Alien Forest

2021
Single channel video. Duration: 00:11:31
Alien Forest explores the British colonial forestry policies in Cyprus. The policies were established by the British Colonial Government in Cyprus in 1879, to protect and restore the “destroyed” landscape of the island. However, colonial forestry saw the newly annexed colony’s natural resources with an aim to increase Britain’s prosperity. The colonial administration demarcated state forest areas, attempted to control goat grazing, undertook afforestation and reforestations, but also planted non-native trees, such as eucalyptus trees and acacias, which were brought from Australia, another British colony. The purpose of these alien trees was to sanitise areas from diseases such as malaria, create agricultural land, provide firewood, but also for “aesthetic reasons.”
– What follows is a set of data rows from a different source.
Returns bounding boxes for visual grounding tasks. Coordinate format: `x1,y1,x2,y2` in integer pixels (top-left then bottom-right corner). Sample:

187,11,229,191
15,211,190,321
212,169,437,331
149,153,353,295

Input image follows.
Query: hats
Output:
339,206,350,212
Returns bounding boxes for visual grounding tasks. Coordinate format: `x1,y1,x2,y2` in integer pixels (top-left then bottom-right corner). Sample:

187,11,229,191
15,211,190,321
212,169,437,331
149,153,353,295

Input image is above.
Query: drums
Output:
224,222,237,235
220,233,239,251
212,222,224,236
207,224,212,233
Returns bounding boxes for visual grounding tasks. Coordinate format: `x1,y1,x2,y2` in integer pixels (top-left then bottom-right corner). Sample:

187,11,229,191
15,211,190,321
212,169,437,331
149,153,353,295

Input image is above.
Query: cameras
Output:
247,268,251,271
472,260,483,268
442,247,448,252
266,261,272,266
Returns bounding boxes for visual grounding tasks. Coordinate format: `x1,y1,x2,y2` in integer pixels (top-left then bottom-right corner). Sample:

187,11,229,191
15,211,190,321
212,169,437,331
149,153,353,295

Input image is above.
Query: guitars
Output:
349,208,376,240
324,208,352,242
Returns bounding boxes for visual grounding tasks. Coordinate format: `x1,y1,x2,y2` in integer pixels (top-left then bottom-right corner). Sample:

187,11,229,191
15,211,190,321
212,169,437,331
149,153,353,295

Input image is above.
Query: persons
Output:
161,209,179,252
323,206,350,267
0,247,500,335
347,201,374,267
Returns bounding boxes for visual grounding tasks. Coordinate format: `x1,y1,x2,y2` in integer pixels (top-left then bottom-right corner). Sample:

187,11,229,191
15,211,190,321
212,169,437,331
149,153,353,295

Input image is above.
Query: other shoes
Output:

Alien Forest presents an alternative perspective on colonial forest policies. Forestry reports, written while Cyprus belonged to the British Empire (1878 – 1960), have been used as training data for a GPT-2 natural language processing model, which in turn generated new (often surreal) text based on the text. In addition, the artist visited various sites in Cyprus, where colonial plantations of invasive alien tree species continue to impact native ecosystems, to create a photographic dataset of the landscape. The dataset was fed to a GAN model, which in turn generated new, imaginary forest landscapes.